Bill aims to finally outlaw animal testing of cosmetics in the USA

By Simon Pitman contact

- Last updated on GMT

Bill aims to finally outlaw animal testing of cosmetics in the USA

Related tags: Personal care products, United states

A bipartisan bill has been introduced to the United States Congress that aims to finally ban the testing of cosmetics and personal care products on animals.

The bill was introduced by US Representatives Martha McSally, R-Ariz., Don Beyer, D-Va., Joe Heck, R-Nev., and Tony Cárdenas, D-Calif and has been supported by the Humane Society of the United States and the Humane Society Legislative Fund.

Although testing on animals for cosmetic and personal care products is often claimed to be a rare practice in the US, the legislation aims to bring the country in line with a growing list of countries worldwide that have already introduced such legislation, including all EU countries and Israel.

Animal testing still legal in the US

The senate bill and the campaign aim to make it a stipulation in US law that animal testing is expressly forbidden in any laboratory in the US, which includes both cosmetic ingredients and finished products.

The Humane Society also asserts that contrary to claims that animal testing is not widely carried it in the US, it believes that thousands of animals continue to be subjected to testing in the country for both ingredients and finished products.

It says that animals such as mice, rabbits, rats and guinea pigs continue to have substances forced down their throats, as well as being subjected to painful eye and skin testing.

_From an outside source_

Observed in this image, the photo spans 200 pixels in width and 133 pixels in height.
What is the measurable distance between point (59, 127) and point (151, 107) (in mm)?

Campaign led by #BeCrueltyFree USA

The campaign has been headed up by the London-based global organization Humane Society International under the #BeCrueltyFree USA name, which has been designed to give it a higher profile specifically with the added impetus of social media campaigning.

"Testing cosmetic chemicals for lipstick and shampoo on live animals isn't just morally indefensible; it also makes poor scientific sense because these animal tests have never been proven reliable to assure human safety,”​ says Claire Mansfield, HSI's #BeCrueltyFree campaigns director.

“Hundreds of brands produce cosmetics without harming a single animal, and more than 30 countries globally have already banned such testing, so it's time for the United States to catch up and join the #BeCrueltyFree movement."